The first difficulty, that there is a discrepancy between what exists and what we can observe in principle, is pretty much the essence of the second law of thermodynamics. After all, if we had access to information about the velocities of every molecule in some gas kept in a bicameral container, we could exploit that to arrange for the faster molecules to end up on one side and the slower molecules on the other using a valve that we can open or close at will. In other words, we could set up a temperature differential without performing any work, in flagrant violation of the Clausius statement of the second law. And if we tried to set up an actual physical mechanism to acquire this information as Landauer did in his refinement of Maxwell’s original thought experiment, we could see that at the end of the cycle, when everything is returned to its initial state and the information acquired is erased, energy would have to be transferred to the environment as heat, thereby increasing the net entropy of the universe. So, save for a constant of proportionality, entropy in the sense of Clausius (energy dissipated via heat at unit temperature) really is entropy in the sense of Shannon (number of bits required to encode the state of the system). The bridge between these two very different conceptions of entropy was of course Boltzmann.

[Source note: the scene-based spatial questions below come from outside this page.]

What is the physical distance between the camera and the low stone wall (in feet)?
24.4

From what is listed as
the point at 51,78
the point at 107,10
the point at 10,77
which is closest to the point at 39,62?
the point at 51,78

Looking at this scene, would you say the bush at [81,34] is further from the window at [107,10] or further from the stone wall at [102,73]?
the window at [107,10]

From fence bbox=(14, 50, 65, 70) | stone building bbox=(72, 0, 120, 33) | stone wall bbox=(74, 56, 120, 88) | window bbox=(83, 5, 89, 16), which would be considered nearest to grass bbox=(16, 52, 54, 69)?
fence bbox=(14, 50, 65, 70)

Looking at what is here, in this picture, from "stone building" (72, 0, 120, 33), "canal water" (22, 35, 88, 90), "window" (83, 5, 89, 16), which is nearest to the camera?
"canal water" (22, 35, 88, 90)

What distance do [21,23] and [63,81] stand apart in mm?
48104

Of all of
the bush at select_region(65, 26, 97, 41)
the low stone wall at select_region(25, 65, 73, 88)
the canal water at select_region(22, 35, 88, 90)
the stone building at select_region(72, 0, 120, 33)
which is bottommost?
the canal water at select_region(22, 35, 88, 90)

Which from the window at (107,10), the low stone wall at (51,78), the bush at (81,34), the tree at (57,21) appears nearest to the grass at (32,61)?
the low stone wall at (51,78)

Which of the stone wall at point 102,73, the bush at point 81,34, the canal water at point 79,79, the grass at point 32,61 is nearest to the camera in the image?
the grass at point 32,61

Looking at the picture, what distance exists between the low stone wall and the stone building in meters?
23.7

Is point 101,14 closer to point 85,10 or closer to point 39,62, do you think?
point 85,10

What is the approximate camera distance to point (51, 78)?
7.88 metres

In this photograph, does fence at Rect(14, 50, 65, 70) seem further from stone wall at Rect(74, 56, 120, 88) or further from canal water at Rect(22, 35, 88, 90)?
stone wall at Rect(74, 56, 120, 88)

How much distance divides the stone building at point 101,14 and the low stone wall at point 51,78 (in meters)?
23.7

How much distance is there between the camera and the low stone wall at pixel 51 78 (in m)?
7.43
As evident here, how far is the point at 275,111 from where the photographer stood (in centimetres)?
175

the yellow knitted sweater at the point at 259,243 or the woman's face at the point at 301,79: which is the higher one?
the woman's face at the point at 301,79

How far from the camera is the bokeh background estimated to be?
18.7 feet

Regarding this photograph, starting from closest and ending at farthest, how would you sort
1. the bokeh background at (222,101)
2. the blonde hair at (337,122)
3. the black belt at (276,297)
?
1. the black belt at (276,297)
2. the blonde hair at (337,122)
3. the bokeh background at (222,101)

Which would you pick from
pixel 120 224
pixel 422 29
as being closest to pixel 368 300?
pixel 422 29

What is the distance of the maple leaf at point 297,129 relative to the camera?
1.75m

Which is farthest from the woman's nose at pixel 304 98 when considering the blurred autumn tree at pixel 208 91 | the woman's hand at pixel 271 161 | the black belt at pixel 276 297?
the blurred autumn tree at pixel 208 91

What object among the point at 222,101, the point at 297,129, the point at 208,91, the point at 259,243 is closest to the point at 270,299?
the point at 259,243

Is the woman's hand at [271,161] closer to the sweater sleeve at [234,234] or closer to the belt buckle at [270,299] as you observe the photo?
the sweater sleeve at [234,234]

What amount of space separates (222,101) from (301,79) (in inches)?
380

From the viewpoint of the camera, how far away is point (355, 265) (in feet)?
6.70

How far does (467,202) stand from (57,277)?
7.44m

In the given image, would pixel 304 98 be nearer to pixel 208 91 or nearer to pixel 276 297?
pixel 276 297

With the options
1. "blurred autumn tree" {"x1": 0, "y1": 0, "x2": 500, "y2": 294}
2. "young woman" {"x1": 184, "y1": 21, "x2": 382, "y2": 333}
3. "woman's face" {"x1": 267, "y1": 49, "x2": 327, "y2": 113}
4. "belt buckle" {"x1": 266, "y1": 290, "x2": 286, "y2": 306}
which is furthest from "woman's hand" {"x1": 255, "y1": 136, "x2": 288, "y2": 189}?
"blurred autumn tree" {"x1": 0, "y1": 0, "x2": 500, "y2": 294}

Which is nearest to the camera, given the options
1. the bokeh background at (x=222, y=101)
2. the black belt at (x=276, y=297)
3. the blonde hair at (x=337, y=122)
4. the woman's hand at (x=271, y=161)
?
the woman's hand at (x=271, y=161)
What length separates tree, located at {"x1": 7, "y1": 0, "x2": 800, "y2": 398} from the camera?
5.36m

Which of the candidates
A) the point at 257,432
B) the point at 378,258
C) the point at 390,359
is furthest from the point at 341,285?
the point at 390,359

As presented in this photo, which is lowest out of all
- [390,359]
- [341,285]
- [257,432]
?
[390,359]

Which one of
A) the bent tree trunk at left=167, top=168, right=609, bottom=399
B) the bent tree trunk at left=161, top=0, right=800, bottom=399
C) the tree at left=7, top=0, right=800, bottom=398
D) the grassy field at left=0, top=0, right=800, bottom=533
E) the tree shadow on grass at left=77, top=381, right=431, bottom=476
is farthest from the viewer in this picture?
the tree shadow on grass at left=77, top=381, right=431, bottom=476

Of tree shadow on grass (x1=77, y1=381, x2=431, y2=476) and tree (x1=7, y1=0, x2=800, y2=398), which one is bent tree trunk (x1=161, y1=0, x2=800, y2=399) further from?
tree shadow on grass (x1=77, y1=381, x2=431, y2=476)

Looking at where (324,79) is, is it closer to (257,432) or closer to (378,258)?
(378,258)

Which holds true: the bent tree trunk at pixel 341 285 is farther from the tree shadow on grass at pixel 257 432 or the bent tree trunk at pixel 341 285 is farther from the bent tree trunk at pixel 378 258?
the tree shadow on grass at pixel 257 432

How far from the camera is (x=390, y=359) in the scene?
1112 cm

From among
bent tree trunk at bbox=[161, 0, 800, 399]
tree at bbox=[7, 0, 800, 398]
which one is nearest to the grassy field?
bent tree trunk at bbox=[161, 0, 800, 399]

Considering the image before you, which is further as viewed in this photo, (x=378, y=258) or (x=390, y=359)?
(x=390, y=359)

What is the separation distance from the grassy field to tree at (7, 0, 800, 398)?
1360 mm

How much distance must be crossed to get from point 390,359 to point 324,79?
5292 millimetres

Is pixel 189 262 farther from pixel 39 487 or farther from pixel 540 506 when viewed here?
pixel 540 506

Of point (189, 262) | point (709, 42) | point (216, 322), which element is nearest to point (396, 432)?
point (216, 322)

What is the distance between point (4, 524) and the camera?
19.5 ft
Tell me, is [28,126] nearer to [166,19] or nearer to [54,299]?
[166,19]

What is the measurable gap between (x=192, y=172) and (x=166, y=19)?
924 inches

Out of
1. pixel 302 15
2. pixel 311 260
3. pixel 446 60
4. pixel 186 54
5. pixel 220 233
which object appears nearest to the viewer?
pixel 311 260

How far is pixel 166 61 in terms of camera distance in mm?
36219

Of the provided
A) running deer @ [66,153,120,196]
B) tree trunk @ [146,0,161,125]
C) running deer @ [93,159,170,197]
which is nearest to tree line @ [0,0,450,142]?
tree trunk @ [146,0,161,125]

Thermodynamics, as Boltzmann saw it, was rooted in the specificity of the human experience. If we find it absurd that shattered teacups don’t spontaneously reassemble into intact ones because something something information, it is due to human bias privileging the intact teacup over any other specific arrangement of shards. So, if we truly wished to unmask the underlying principles behind thermodynamic truths, Boltzmann argued, we would need to adopt a bottom-up microscopic view of the world in which every configuration would be on the same footing as any other. Boltzmann was far ahead of his time and, in the posthumous immortality his ideas brought him, effected the foundation of not only an entire branch of physics but also deep connections thereof with disciplines that were yet to be in existence. But having given the man his due, I’ll still have to say that in excising humans from thermodynamics he threw out the baby with the bathwater and left it bereft of any role for an observer whatsoever. Consequently, the second difficulty that I had mentioned earlier remains unaddressed and attempts to understand why the second law is true woefully incomplete.

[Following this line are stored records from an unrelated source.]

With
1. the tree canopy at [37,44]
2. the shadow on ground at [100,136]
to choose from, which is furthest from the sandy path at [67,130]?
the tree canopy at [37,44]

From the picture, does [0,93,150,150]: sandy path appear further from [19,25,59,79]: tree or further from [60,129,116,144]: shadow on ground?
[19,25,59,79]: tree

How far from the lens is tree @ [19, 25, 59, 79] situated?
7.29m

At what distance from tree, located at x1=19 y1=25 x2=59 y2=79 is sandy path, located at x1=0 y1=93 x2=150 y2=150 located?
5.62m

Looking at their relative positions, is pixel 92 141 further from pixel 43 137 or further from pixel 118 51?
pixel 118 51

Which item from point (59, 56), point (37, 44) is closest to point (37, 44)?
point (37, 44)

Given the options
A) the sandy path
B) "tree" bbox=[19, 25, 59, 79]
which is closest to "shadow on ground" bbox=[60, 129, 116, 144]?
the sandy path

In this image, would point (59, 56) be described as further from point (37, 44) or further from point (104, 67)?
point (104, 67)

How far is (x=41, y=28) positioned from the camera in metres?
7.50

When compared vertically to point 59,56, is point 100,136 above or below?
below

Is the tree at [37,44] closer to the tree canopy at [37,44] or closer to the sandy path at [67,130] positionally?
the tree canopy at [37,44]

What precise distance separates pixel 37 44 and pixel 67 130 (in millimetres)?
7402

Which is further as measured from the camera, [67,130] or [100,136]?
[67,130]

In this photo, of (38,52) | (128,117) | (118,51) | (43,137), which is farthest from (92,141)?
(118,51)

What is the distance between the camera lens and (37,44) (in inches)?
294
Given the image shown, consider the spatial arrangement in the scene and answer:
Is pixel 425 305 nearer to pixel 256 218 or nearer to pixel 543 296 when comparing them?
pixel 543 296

This post is my attempt to dig up the baby and bring it back to life.


Before there can be life, there must be a body, and before there can be a body, there must be a universe. I stipulate that my universe consist of two components, A and B. I will use the same notation to denote the respective (finite) sets of states available to these two components, which means that the set of states available to the composite is A\times B. In order for this universe to be a suitable laboratory for understanding how the second law can emerge from reversible deterministic dynamics, we need to equip it with a time evolution operator \tau that permutes the elements of A\times B. If the time evolution operator \tau cannot be expressed as the product of permutations on the individual sets, A and B, the system will be said to be coupled. Since I will eventually be promoting one of these two components to the role of an observer, it is this case that I’m interested in.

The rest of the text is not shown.